Lower federal courts have been split over exactly what the phrase “principal place of business” means. And this split, which has been a source of much confusion, is why the Supreme Court agreed to hear the Hertz case. Some courts focused on locating the corporation’s “nerve center,” while others gave more weight to where the corporation conducted its actual business activities. Still other courts combined aspects of these two tests.
In Hertz, two California citizens sued Hertz Corporation in California state court for violation of California wage and hour laws. Hertz sought to remove the case to federal court on diversity grounds, so it had to prove that neither its state of incorporation nor its principal place of business was in California. Because Hertz is a Delaware corporation, the decision hinged on Hertz’s claim that its principal place of business was in New Jersey, not California. In support of the removal, Hertz stated that its leadership was headquartered in Park Ridge, New Jersey, and that its “core executive and administrative functions” were carried out there.
In a fine example of the confusing status of case law interpreting “principal place of business,” the California federal District Court considering Hertz’s attempt to remove the case applied Ninth Circuit (the federal appeals court that covers California) case law, which requires the court first to identify the amount of a corporation’s business activities on a state-by-state basis. If activity is “significantly larger” or “significantly predominates” in one state, then that state is to be considered the principal place of business. However, if there is no such dominant state, the corporation is a citizen of the state where its “nerve center” is located—i.e., the place where “the majority of its executive and administrative functions are performed.” The District Court found that a plurality of Hertz’s business activities took place in California, and that the difference between California-based activities and those in the next closest state was significant. Accordingly, it refused jurisdiction and sent the case back to the California state court. This decision was upheld on appeal by the Ninth Circuit.
In an attempt to resolve this confusion, and to promote a uniform interpretation of federal law, the Supreme Court held in Hertz that the phrase “principal place of business” means the corporation’s “nerve center,” or “the place where the corporation’s high level officers direct, control, and coordinate the corporation’s activities,” thereby taking the state-by-state analysis of a corporation’s business activities out of the equation. The Court added that a corporation’s “nerve center” typically will be the corporation’s headquarters.
The Supreme Court outlined three arguments supporting its decision to adopt the nerve center test. First, the Court noted that the plain language of the statute—“principal place of business”—supports the conclusion that courts are to identify a single place within a state. Second, the Court noted that predictability and ease of administration supported the standardization of courts’ application of the diversity statute. Finally, the Court noted that the history of the diversity jurisdiction statute demonstrated that Congress intended to create a test that was easy to apply.

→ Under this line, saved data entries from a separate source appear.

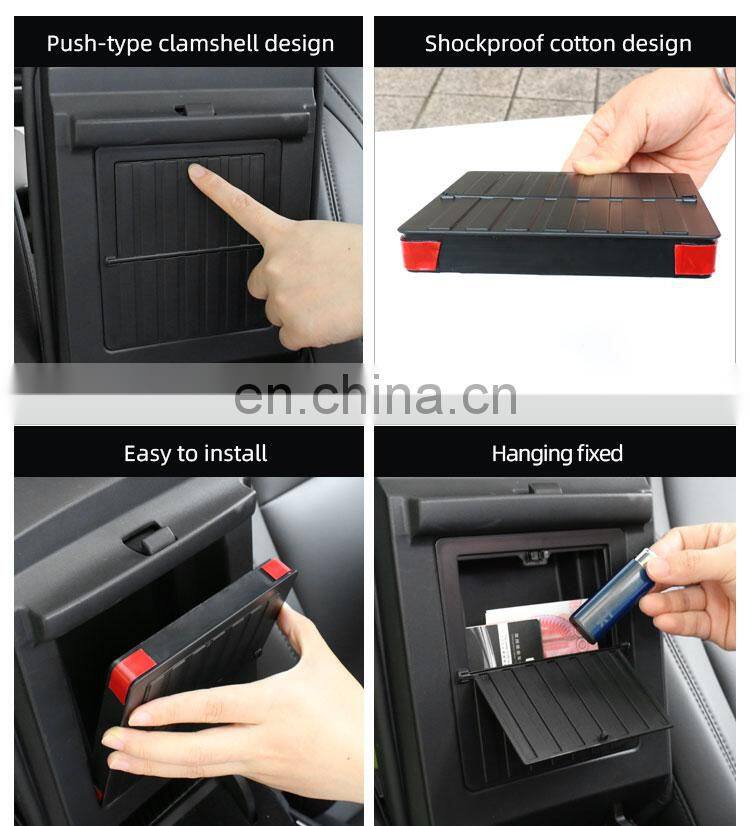 Push-type clamshell design

Shockproof cotton design

en.china.cn

Easy to install

Hanging fixed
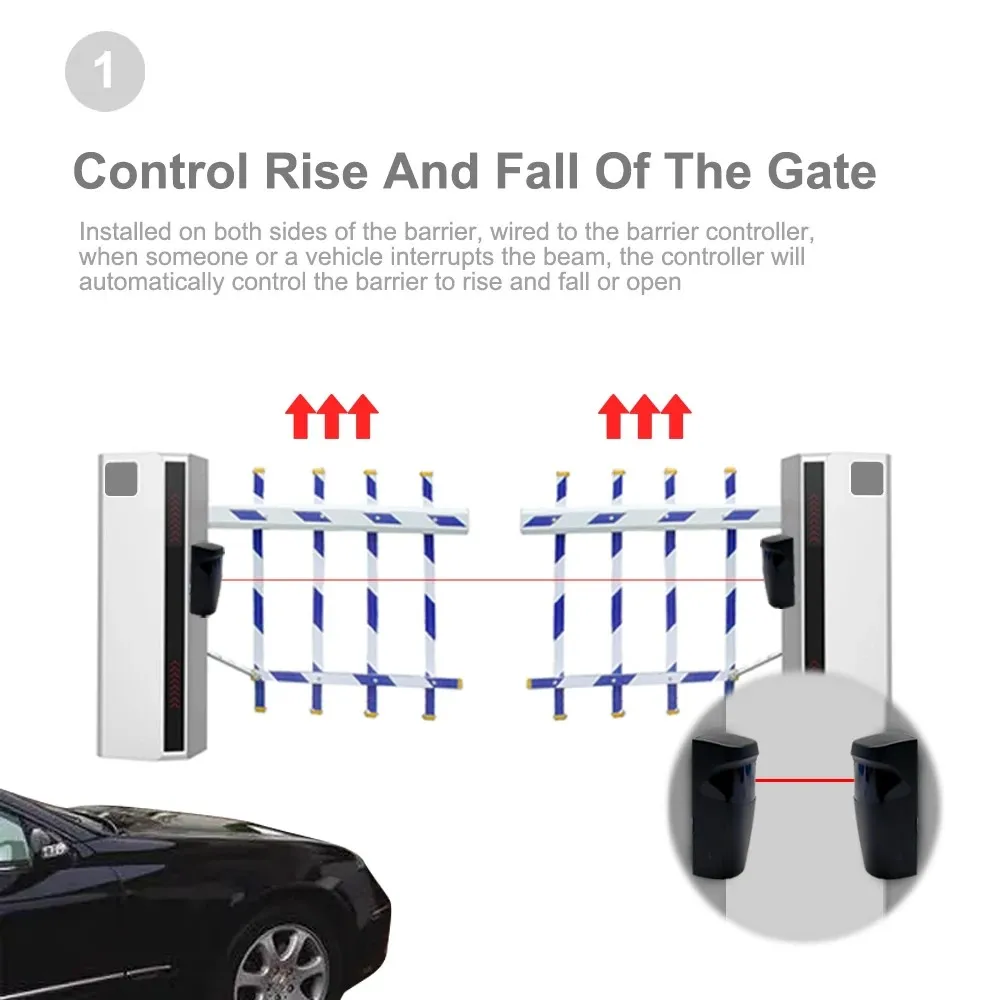 1

Control Rise And Fall Of The Gate

Installed on both sides of the barrier, wired to the barrier controller, when someone or a vehicle interrupts the beam, the controller will automatically control the barrier to rise and fall or open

For corporate entities, the Hertz decision should provide some predictability regarding the potential to remove cases to federal court. However, corporations still remain open to suits in state courts in their state of incorporation and where their nerve center is located. For example, if a North Carolina citizen brings a suit against a Delaware corporation, but that corporation’s nerve center is located in Charlotte, that corporation will not be able to avoid state court. Thus the Hertz decision may provide even greater incentive both to incorporate and to locate executive and administrative operations in states perceived to be friendly to corporate interests.